#### Data shown

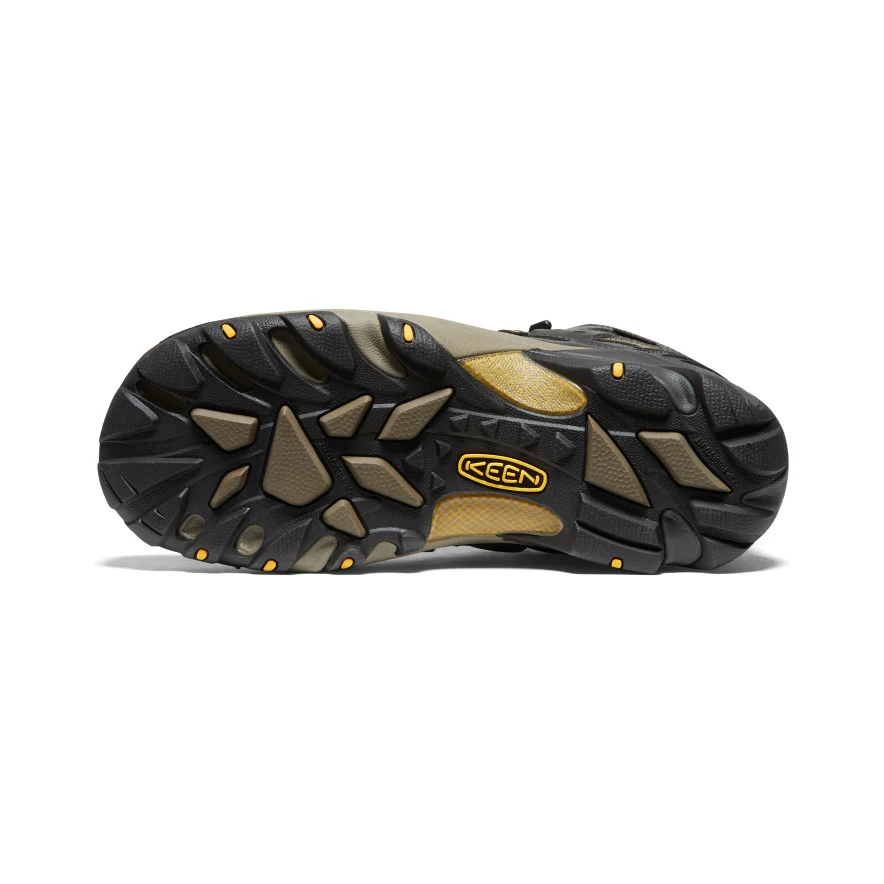 Men's CSA Lansing Mid Waterproof (Steel Toe) | Raven/Tawny Olive - Image 6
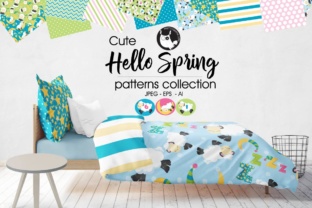 Counting Sheep: Why This Super Cute, High-Quality Pattern Background Design Is Worth Your Time (and How to Use It Right)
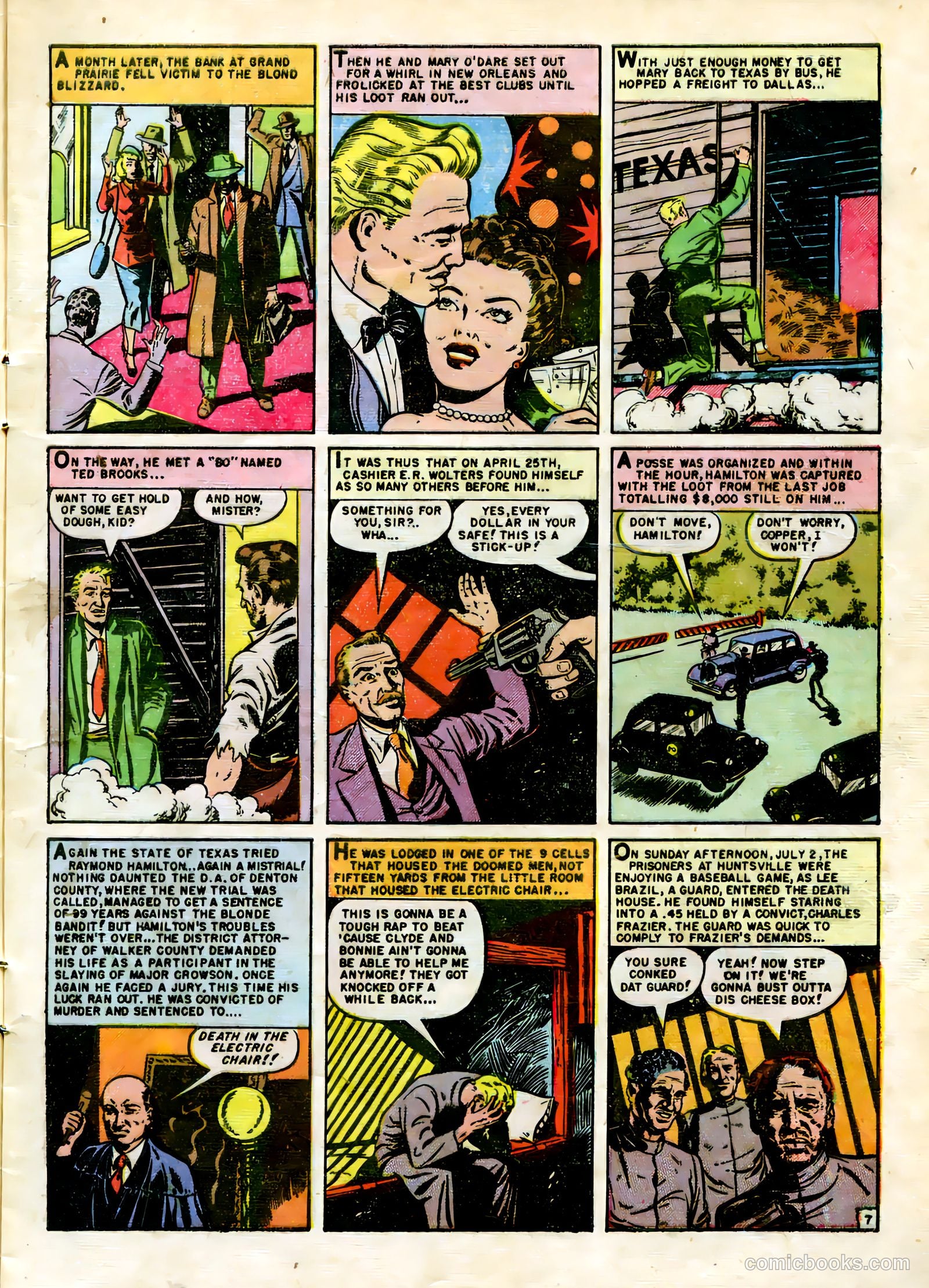 Crime Fighting Detective #13 (1950) — page 9 of 36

########

» **Task description**:
Omit the pictures, then give all the lines above again exactly.

» **Output of the exercise**:
 Men's CSA Lansing Mid Waterproof (Steel Toe) | Raven/Tawny Olive - Image 6
 Counting Sheep: Why This Super Cute, High-Quality Pattern Background Design Is Worth Your Time (and How to Use It Right)
 Crime Fighting Detective #13 (1950) — page 9 of 36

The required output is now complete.